Petaluma residents are contributing to a greener future in more ways than one when they, ahem, evacuate their bowels. Wastewater (that is, raw sewage) from city pipes flows to the Ellis Creek Water Recycling Facility on Lakeview Highway east of the city, where it undergoes an amazing transformation. After passing through several levels of treatment, the wastewater is pumped into 30 acres of “polishing ponds,” man-made reservoirs that hold water clean enough to be home to a thriving wetland habitat for myriad species of birds and eight threatened and endangered species, such as the salt marsh harvest mouse. Through a process called co-generation, methane gas produced in the treatment process fuels the sewer plant’s boiler, reducing energy costs and carbon emission. Taking a stroll around wastewater ponds might not sound like a good time, but a trip to the Ellis Creek ponds and surrounding wetlands will change your mind. It’s beautiful. There are four miles of trails and a path that leads to Shollenberger Park, another wetland wonderland. Wetlands offer wildlife habitat, a buffer against storms and a natural water-processing facility by filtering and cleaning the water that flows into it. The Ellis Creek facility has become a national model because of its use of technology, and also because of the way it mimics natural systems.

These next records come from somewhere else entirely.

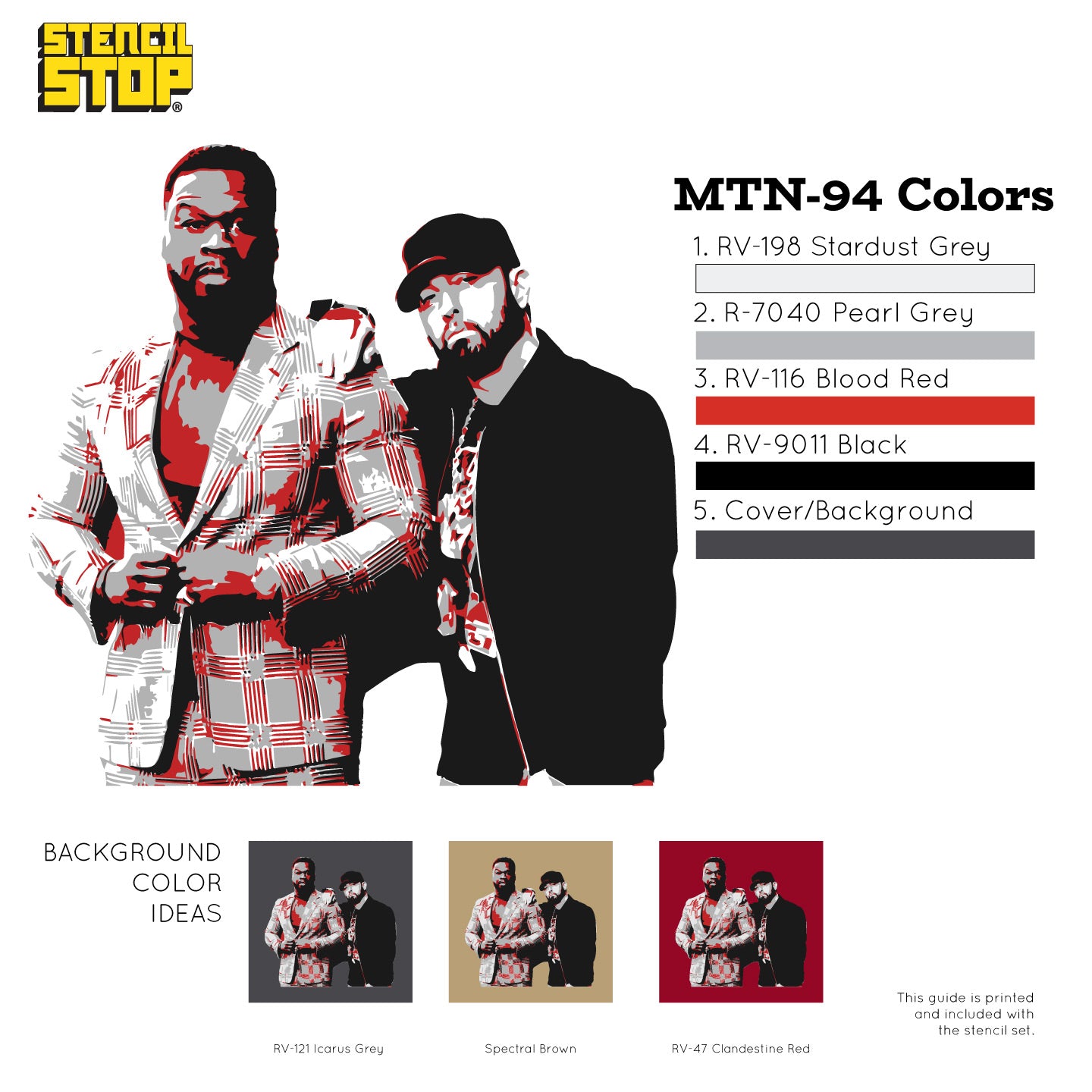 50 Cent and Eminem "Knockout" Layer Stencil Set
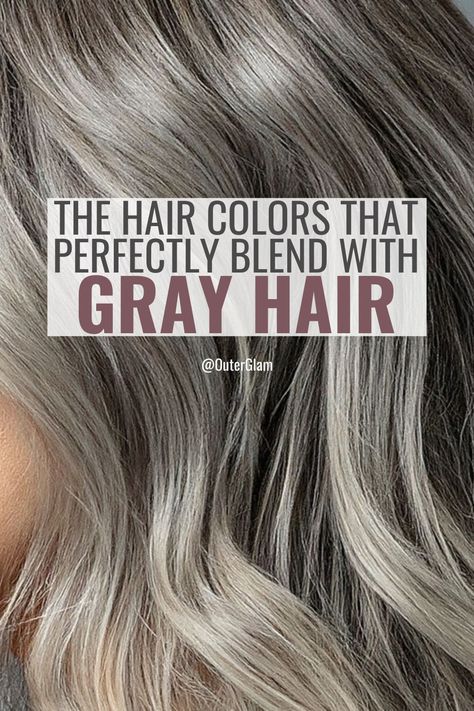 Whether you're looking to enhance your natural gray or considering a new color, this article is for you. If you want to discover the hair colors that perfectly blend with gray hair, this is the information you need. Explore a range of stunning color options and find the perfect hue to complement your gray locks effortlessly. Highlights, Grey Blending Highlights Going Gray, Grey Roots, Blending Gray Hair, Gray Coverage Highlights, Natural Gray Hair, Grey Hair Blending, Silver Ash Hair, Ash Grey Hair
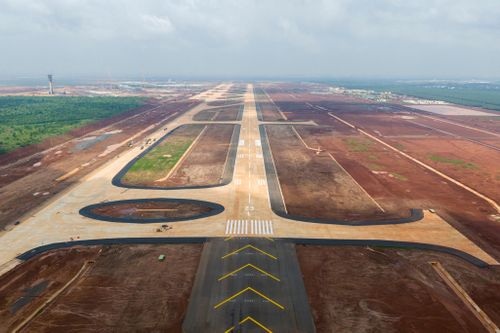 Sân bay Long Thành đón chuyến bay hiệu chuẩn đầu tiên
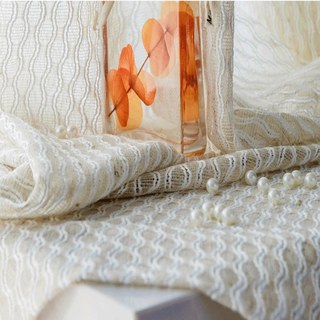 Onde Magique Tissé Coton Mélange Voile Treillis Lourd Rideau 8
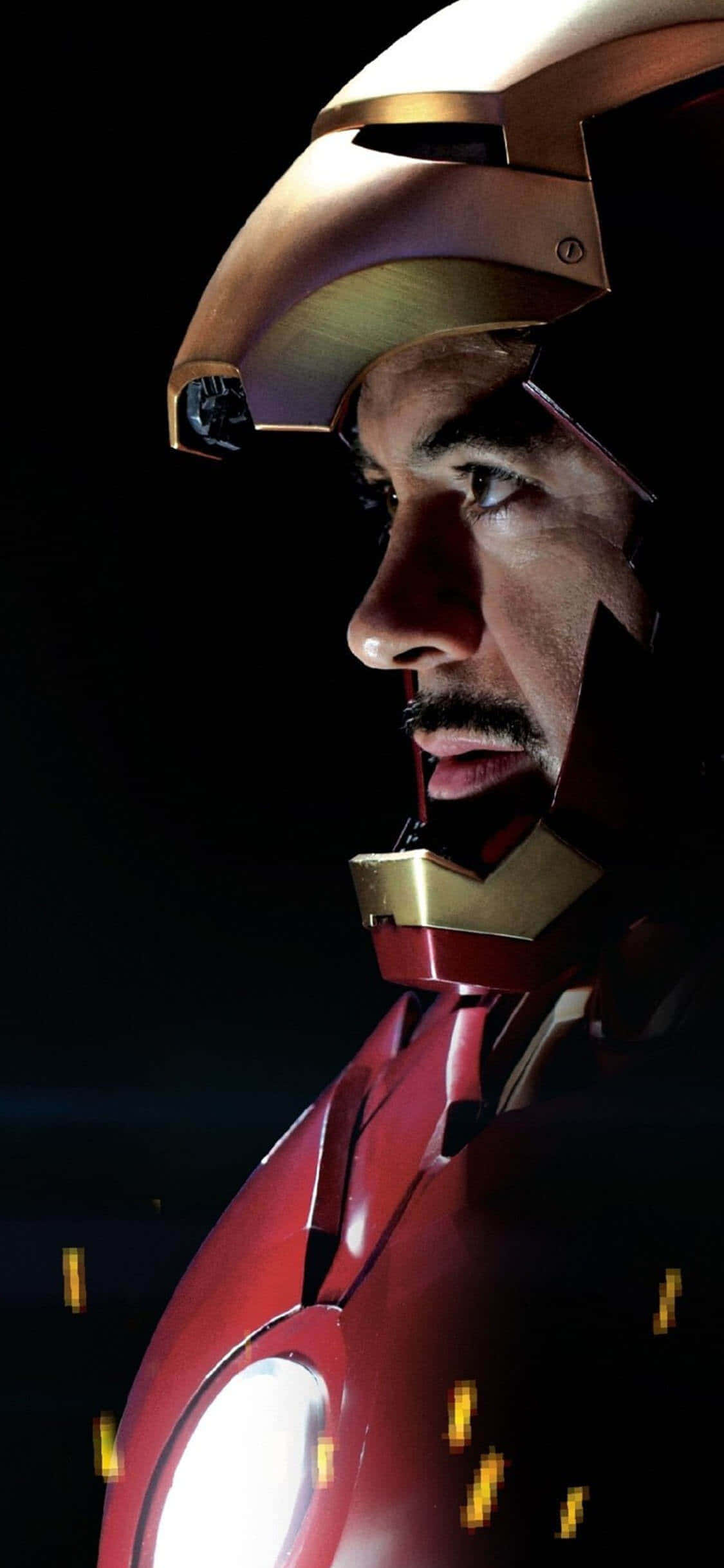 Iron Man Tony Stark สำหรับ iPhone X วอลเปเปอร์
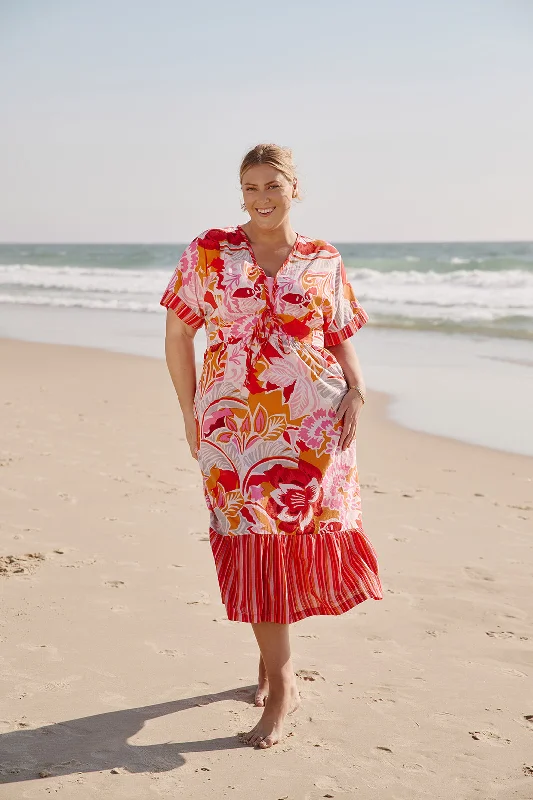 Buy More, Pay Less!Selma Maxi Dress in Coralene
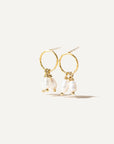 BOA boucles d'oreilles HASRA en or vermeil et argent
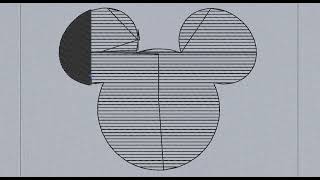 Mickey Mouse head Silhouette Embroidery design | Machine embroidery designs -embroidering process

Think on that next time you flush in Petaluma.—S.H.

Best Fashion Fantasy We Never Thought Would Become a Reality

‘Power Laces!’ exclaims time-traveling teenager Marty McFly, slipping on a silver pair of Nike sneakers and letting the shoe fit itself snuggly over his foot. As it appeared in the 1987 smash sequel, Back to the Future II, and set in the then-distant future of 2015, these smart shoes have been a constant source of nerd wonderment, like the hover board and flying cars also imagined in the film. Now, in the best possible “life imitating art” scenario, Nike designer Tinker Hatfield recently announced that Power Laces will be a reality in a year’s time. Shoe nerds everywhere might as well start saving up now, because chances are the self-tightening laces will cost an arm and a leg—which is OK, as long as they don’t include the foot on that leg.—C.S.